▶ _Exercise text_:
You're not using all the tools at your disposal.



ksmattfish said:


> My favorite photographer, Arnold Newman, possibly the greatest 20th century portrait photographer, was a cropping mad man.
> 
> Rent that documentary about James Natchway (spelling?), and listen to what his printer says about photographers, and their unwillingness to crop out of the camera. He asks what's more important? The pride of getting it right in camera? Or the pride of creating a better photograph?
> 
> Obviously cropping in camera can be an important concern when using small format cameras, but as usual when it comes to art, sticking to the rules all the time gets in the way of the creative process.


 
W3rd. Just another tool, just like flash. Some people are just as stubborn as me when it comes to things, but I like to use my tools. A lot. Flash this, flash that, crop, crop summore.

When you got 21mp you can crop everything.


----------



## ksmattfish (Feb 13, 2009)

One of Arnold Newman's famous photos of Marilyn Monroe is cropped so severely that the area of film used was smaller than a 35mm frame.  He typically shot with 4x5 or larger film.


----------



## Early (Feb 13, 2009)

▶ _Exercises to complete_:
1 > In the forum thread on cropping photographs, what film format did Arnold Newman typically shoot with?
2 > Proceed with the forum thread on cropping photographs from the point where it stops.

▶ _Material provided_:

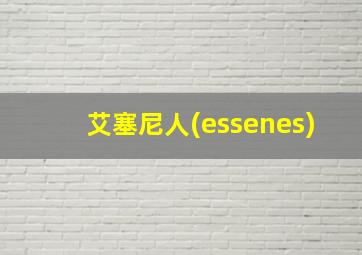 艾塞尼人(essenes)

▶ _Set of answers_:
1 > 4x5 or larger film.

2 >
In the beginning you'll probably do most of your cropping in ps or whatever program you use, but after learning what you like, you'll start cropping in the viewfinder.  At least that's the way it was for me when I did darkroom work.


----------



## Tighearnach (Feb 13, 2009)

just to add to this. So if I'm cropping a photo and I have any intention at all of printing it I have to crop it to an aspect ratio that can be printed such as 2:3 or 4:5? If I crop it randomly and send it for printing they may have to crop it a bit themselves?

Does anyone know if there is a guideline in Gimp that makes this easy to figure out? 

Thanks


----------



## Overread (Feb 13, 2009)

It will depend on your printers as to how they deal with it. 
Some will request more info from you as to your intentions whilst others will just print with what ever auto setting they use.
Common work arounds are:

Adding a boarder to the photo in the missing spaces - a printer is likley just to add board on the misssing side - leaving the other running up against the edge of the print as normal - if you add your own boarder you have it running all the way round and just thicker on the needed side

cropping the shot to apsect ratio then printing - not ideal for you as it means you are losing areas of your shot

resizing the shot to fit - again not ideal for you as now the shot is going to have odd dimensions to the components - one way will be stretched.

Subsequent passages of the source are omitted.